Written task A ▸
Answer these questions using the text about Bill Griffiths:
(i) Who conducted the interview with the poet that appears in The Salt Companion?
(ii) Which two poems at the very end of The Mud Fort critique the privatization of the British coal industry?
(iii) How many pages long is the montage-poem "The Toxteth Riots"?

-- Text shown start --

The thing that doesn’t work,
won’t match, he
hurls it away.
How can a lady be touched
by the hand of
a labourer?
All the exhibits are cased,
glassed in, to
kill them.
The Salt Companion gathers more than a dozen writings on Griffiths, including outstanding pieces by Eric Mottram, Paula Claire, John Seed, and others—as well as an interview with the poet conducted by Will Rowe. (For those needing a Griffiths interview fix immediately, here’s a link to one conducted in Wembley Park in 1993.)
Yet it is the poems themselves collected in The Mud Fort that provide the best barometer of the “skeptical militant” that is Bill Griffiths. More often than not, I find myself deeply attuned to what I above called the “sonic-social” that Griffiths’ employs. At the very end of the book, for example, two poems (“Ballad of Orgreave” and “In the Coral Year”) provide a stunning critique of the Thatcher-led neoliberal privatization (and ensuing collapse) of the British coal industry:
To a land
that too shook,
shook, and
the hills steamed, smoked
(it was their own war-time)
The historical, global implications of these policies and praxes are likewise critiqued in a poem (“The Mineral World,” excerpted below) that pushes beyond the local, the Thatcher-era coal industries, to something closer to Neruda’s “United Fruit Co.”:
The search for aluminum
has led to the establishment of several new governments
with banana-hand corridors of Dead End
with mackerel-bright uniforms, camouflage,
with sea-salt-sting eyes on anyone not with a proper smile…
But I began with The Specials, because “Ghost Town” is not merely a tune on the collapse of certain capitalist models and their forced replacement with yet more severe capitalist models; “Ghost Town” is also a 2 Tone address to the Toxteth riots of July 1981, a “sonic-social” akin to Linton Kwesi Johnson’s “It Dread Inna Inglan” and akin to Griffiths’ brilliant 4-page montage-poem on the seventh month of 1981, “The Toxteth Riots”:
unemployment is not a defect
it is a well-tried policy
“Mercyside Chief Constable Ken Oxford denied the rioting had anything to do with race. ‘It was exclusively a crowd of black hooligans intent on making life unbearable and indulging in criminal activity,’ he said.”

-- Text shown end --
-- Given records start --

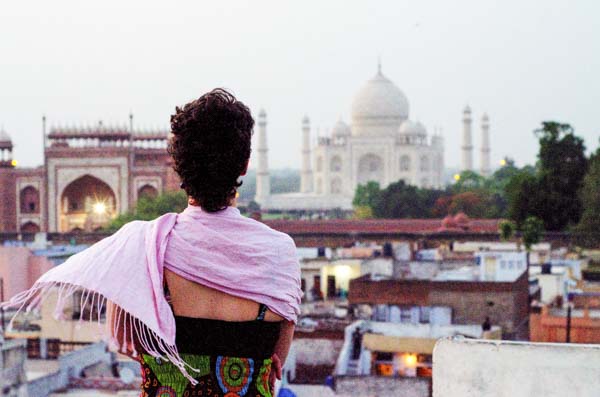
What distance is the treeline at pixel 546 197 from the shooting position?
22.3 m

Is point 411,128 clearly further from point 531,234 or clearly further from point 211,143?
point 211,143

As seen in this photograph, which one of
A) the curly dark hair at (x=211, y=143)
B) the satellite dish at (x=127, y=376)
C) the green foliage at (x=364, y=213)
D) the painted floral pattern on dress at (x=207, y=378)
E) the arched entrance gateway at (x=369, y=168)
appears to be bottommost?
the satellite dish at (x=127, y=376)

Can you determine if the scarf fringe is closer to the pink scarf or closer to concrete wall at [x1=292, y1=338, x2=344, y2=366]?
the pink scarf

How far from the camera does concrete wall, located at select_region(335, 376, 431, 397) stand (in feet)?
26.3

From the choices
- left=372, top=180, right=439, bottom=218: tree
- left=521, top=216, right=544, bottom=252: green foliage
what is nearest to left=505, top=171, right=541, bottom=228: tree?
left=521, top=216, right=544, bottom=252: green foliage

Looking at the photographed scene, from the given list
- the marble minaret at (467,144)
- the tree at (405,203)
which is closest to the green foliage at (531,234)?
the tree at (405,203)

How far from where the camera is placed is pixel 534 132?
85.3ft

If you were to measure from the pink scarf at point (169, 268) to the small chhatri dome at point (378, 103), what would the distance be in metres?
47.1

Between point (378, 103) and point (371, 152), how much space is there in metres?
2.12

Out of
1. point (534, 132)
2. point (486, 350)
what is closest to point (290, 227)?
point (534, 132)

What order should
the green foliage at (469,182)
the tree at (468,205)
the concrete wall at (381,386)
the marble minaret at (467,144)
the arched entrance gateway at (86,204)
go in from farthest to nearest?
the marble minaret at (467,144) → the green foliage at (469,182) → the tree at (468,205) → the arched entrance gateway at (86,204) → the concrete wall at (381,386)

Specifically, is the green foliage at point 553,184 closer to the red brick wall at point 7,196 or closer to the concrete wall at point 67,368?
the red brick wall at point 7,196

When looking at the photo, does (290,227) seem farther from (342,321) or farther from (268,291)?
(268,291)

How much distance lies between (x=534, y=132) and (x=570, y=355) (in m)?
25.0
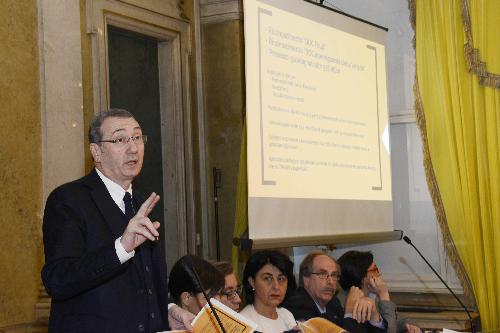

-- Given records end --

Written task B ▸ Copy out the entries, starting with the line that contains "Specifically, is the" and continuing through the end of the entries. Leave the pictures out.

Exercise response A ▸
(i) Will Rowe
(ii) "Ballad of Orgreave" and "In the Coral Year"
(iii) Four pages

Exercise response B ▸
Specifically, is the green foliage at point 553,184 closer to the red brick wall at point 7,196 or closer to the concrete wall at point 67,368?
the red brick wall at point 7,196

When looking at the photo, does (290,227) seem farther from (342,321) or farther from (268,291)?
(268,291)

How much distance lies between (x=534, y=132) and (x=570, y=355) (in m)?
25.0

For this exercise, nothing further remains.